Probably, however, the most significant string of all was that of stout twine that reached from Willie’s shop to the home of Janoah Eldridge, two fields beyond, just at the junction of the Belleport and Harbor roads. This string not only linked the two cottages but sustained upon its taut line a small wooden box that could be pulled back and forth at will and convey from one abode to the other not only written communications but also such diminutive articles as pipes, tobacco, spectacles, balls of string, boxes of tacks, and even tools of moderate weight. By means of this primitive special delivery service Jan Eldridge could be summoned posthaste whenever an especially luminous inspiration flashed upon Willie’s intellect and could assist in helping to make the dream a reality.

Chapter 1

The setup of Willie and Tiny’s situation and the back-and-forths they constantly share are great fun, and it’s a shame that they take a backseat to the younger, more conventional characters once the story gets going. The stuff with Robert and the women isn’t insufferable by any means, but it’s certainly not the most interesting thing going on here.
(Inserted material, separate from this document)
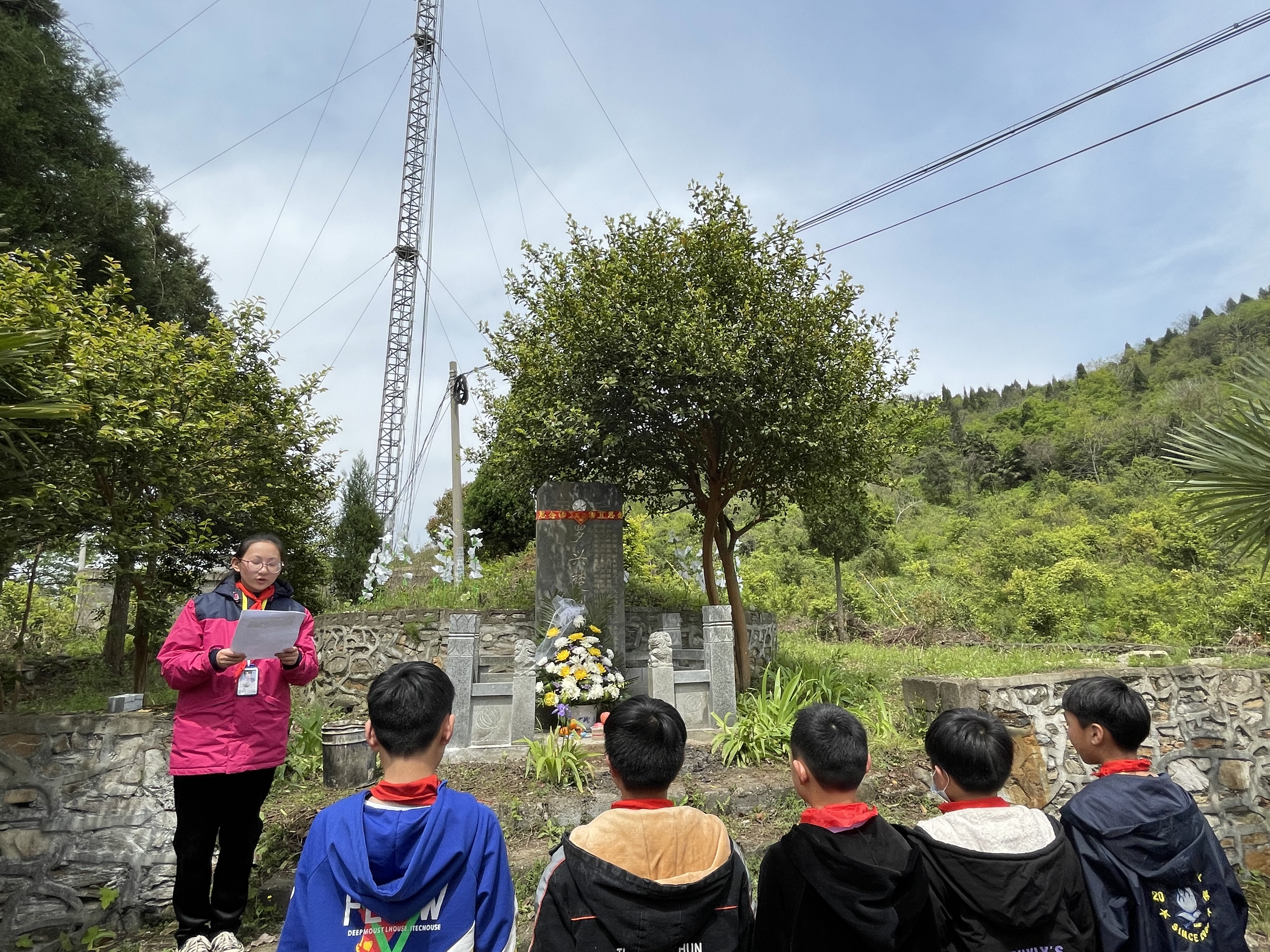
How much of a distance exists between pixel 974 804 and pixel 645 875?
103 centimetres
If you think you might like to read this book, one thing I will warn you about is the dialogue. Bassett writes out the characters’ New England accents phonetically, which can be awkward to read at times. There’s lots of stuff like “idee” for “idea,” “figger” for “figure” and dropping the last syllable of most words. You won’t have much trouble with it if you can read stuff like Tom Sawyer and Huck Finn reasonably well, but not everybody can.

When it comes to regional comedy-dramas about small towns, I think this one isn’t too bad. The writing is fairly decent, and Bassett gives us an interesting plot and fun characters. If you read the first couple of chapters and like it, then you could probably knock it out in an afternoon or two.